Stéphane Audoin-Rouzeau, historien français spécialiste de la violence de guerre, réagit au discours d’Emmanuel Macron sur le génocide de 1994, prononcé jeudi lors de sa visite à Kigali dans l’Opinion

 

 

 

 

Le président de la République a reconnu jeudi les « responsabilités » de la France dans le génocide des Tutsis au Rwanda en 1994 et dit espérer que les Rwandais puissent un jour pardonner aux autorités françaises de ne pas avoir su l’empêcher. Dans un discours très attendu prononcé au mémorial de Gisozi à Kigali, Emmanuel Macron s’est efforcé de tourner la page d’une relation douloureuse entre les deux pays, soulignée par le récent rapport des historiens de la mission Duclert qui a conclu aux « responsabilités accablantes », mais pas à la « complicité » de la France.

Historien à l’Ecole des hautes études en sciences sociales (EHESS), spécialiste de la violence de guerre et du premier conflit mondial, Stéphane Audouin-Rouzeau se consacre désormais au génocide des Tutsis du Rwanda. Il est notamment l’auteur d’Une initiation : Rwanda 1994-2016 (Seuil, 2017).

Dans son discours à Kigali, le président Macron n’a pas prononcé le mot « excuses ». A-t-il eu raison ?

Il me semble que l’on s’est trop focalisé sur cette question des excuses.
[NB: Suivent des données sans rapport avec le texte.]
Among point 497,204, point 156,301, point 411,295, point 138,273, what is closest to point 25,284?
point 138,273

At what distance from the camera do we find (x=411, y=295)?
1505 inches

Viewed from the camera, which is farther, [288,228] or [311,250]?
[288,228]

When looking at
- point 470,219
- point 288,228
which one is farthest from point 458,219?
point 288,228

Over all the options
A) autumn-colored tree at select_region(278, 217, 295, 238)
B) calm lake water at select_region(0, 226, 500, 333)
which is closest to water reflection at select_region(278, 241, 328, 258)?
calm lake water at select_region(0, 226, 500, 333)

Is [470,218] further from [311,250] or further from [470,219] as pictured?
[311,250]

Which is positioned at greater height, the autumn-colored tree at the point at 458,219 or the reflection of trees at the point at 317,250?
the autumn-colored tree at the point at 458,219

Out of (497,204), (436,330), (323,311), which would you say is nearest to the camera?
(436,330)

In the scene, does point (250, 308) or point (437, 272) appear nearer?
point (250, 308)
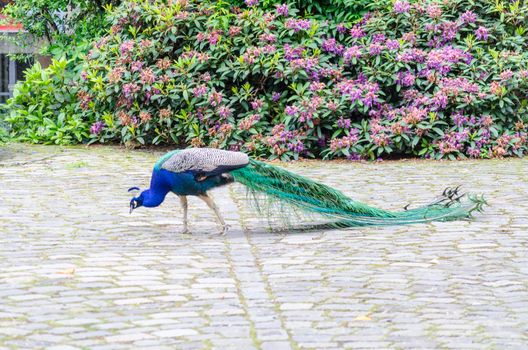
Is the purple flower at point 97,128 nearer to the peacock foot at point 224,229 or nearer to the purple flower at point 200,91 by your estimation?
the purple flower at point 200,91

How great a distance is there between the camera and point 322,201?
8.25 m

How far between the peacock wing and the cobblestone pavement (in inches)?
21.5

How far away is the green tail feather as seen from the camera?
8156mm

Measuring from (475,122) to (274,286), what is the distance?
7.25 m

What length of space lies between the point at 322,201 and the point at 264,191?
1.52 ft

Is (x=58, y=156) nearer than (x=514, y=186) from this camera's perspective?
No

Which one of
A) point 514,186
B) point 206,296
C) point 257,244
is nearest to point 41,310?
point 206,296

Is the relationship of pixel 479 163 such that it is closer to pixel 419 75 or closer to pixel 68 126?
pixel 419 75

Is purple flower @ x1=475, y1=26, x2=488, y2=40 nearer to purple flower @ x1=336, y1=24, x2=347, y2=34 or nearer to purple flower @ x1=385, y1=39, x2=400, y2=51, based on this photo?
purple flower @ x1=385, y1=39, x2=400, y2=51

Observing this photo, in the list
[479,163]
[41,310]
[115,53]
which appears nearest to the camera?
[41,310]

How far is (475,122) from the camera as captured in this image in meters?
13.1

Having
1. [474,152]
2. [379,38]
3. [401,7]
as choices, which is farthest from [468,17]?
[474,152]

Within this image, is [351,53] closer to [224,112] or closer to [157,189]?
[224,112]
L’important, à mes yeux, c’était l’institutionnalisation d’un discours de vérité, discours déjà « officialisé » par la remise des rapports Duclert et Muse il y a deux mois. Mieux valait un discours de vérité solide et pas d’excuses, plutôt que l’inverse. Ajoutons qu’il y a dans le discours d’Emmanuel Macron une demande de pardon en quelque sorte « indirecte » : « Seuls ceux qui ont traversé la nuit peuvent peut-être pardonner, nous faire le don de nous pardonner. » On ne demande pas le pardon, mais on espère qu’il nous sera accordé, en somme…
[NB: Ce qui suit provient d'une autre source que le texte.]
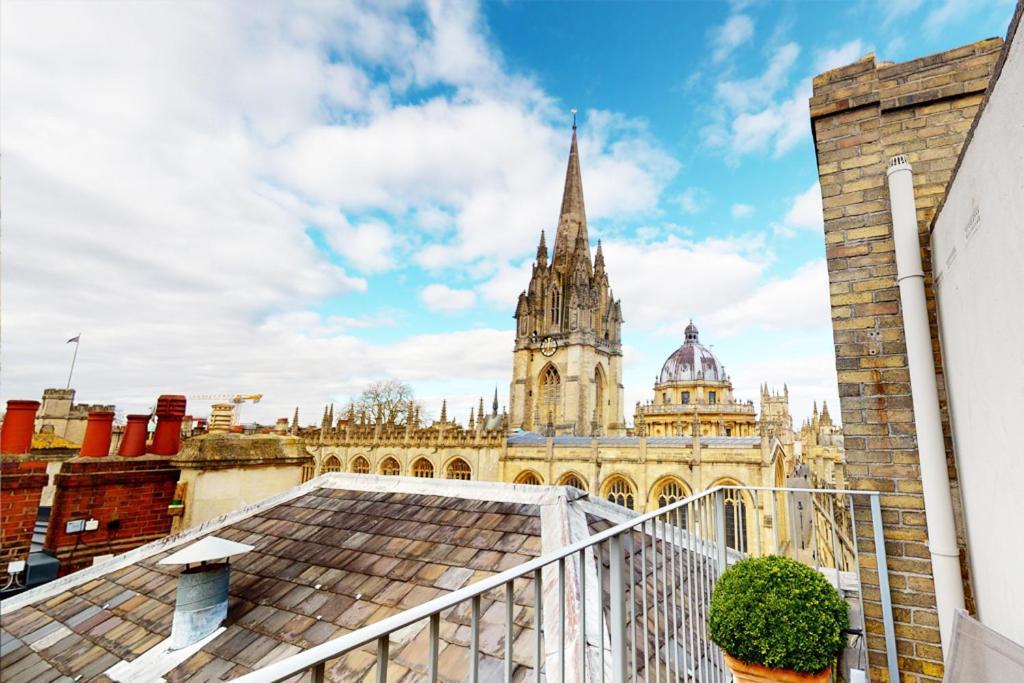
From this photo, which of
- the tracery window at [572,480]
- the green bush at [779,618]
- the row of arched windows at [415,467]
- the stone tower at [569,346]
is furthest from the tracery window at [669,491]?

Le Président a parlé de « la France » sans jamais désigner par leur nom les responsables de l’époque, François Mitterrand au premier chef. Là encore a-t-il eu raison ?

C’est là l’aspect le plus décevant du discours. Car « la France », qu’est-ce à dire ? En fait, autour de François Mitterrand lui-même, un petit groupe d’une dizaine de personnes a préempté toute la politique française au Rwanda, au moins jusqu’à la cohabitation de 1993. Ce petit groupe d’« assassins de papier » — assassins de papier malgré eux, mais assassins de papier néanmoins — porte toute la responsabilité des errements criminels de la politique française. L’Etat français n’a pas démérité dans sa totalité, des tas d’objections à la politique suivie sont remontées vers les décideurs, de la part de la DGSE notamment. Ces décideurs méritent désormais de basculer dans les poubelles de l’Histoire.

Quid de la responsabilité des militaires ?

C’est un autre point faible du discours. On le sait : l’armée française s’est très bien « tiré » du rapport Duclert, sans doute un peu trop. Certes, en démocratie, la responsabilité primaire des décisions militaires revient au pouvoir civil, et à ce titre, il eût été profondément anormal de faire porter le chapeau de la politique suivie à l’armée française, pour laquelle j’ai beaucoup de respect. Pour autant, le chef d’état-major de l’époque, l’amiral Lanxade, n’était pas un simple exécutant, mais un coproducteur des décisions prises. Il faudrait ici descendre au niveau de l’opérationnel. Les forces françaises, de 1990 à 1993, se sont-elles contentées d’assister les forces armées rwandaises ? Le général Varret, commandant de la Mission militaire de coopération, a bien dit que ce n’était pas le cas, et c’est pour cela qu’il a démissionné et quitté l’armée. Et puis, les artilleurs français n’ont-ils jamais manié eux-mêmes les canons de 105 mm livrés par la France ? Il est difficile de le croire. Enfin, le général Patrice Sartre a incriminé les puissants moyens de combat de Turquoise, au détriment des moyens de secours humanitaire, et il a donc évoqué « l’échec humanitaire » de l’opération. Tout ceci, avec d’autres sujets encore, devra être tiré au clair.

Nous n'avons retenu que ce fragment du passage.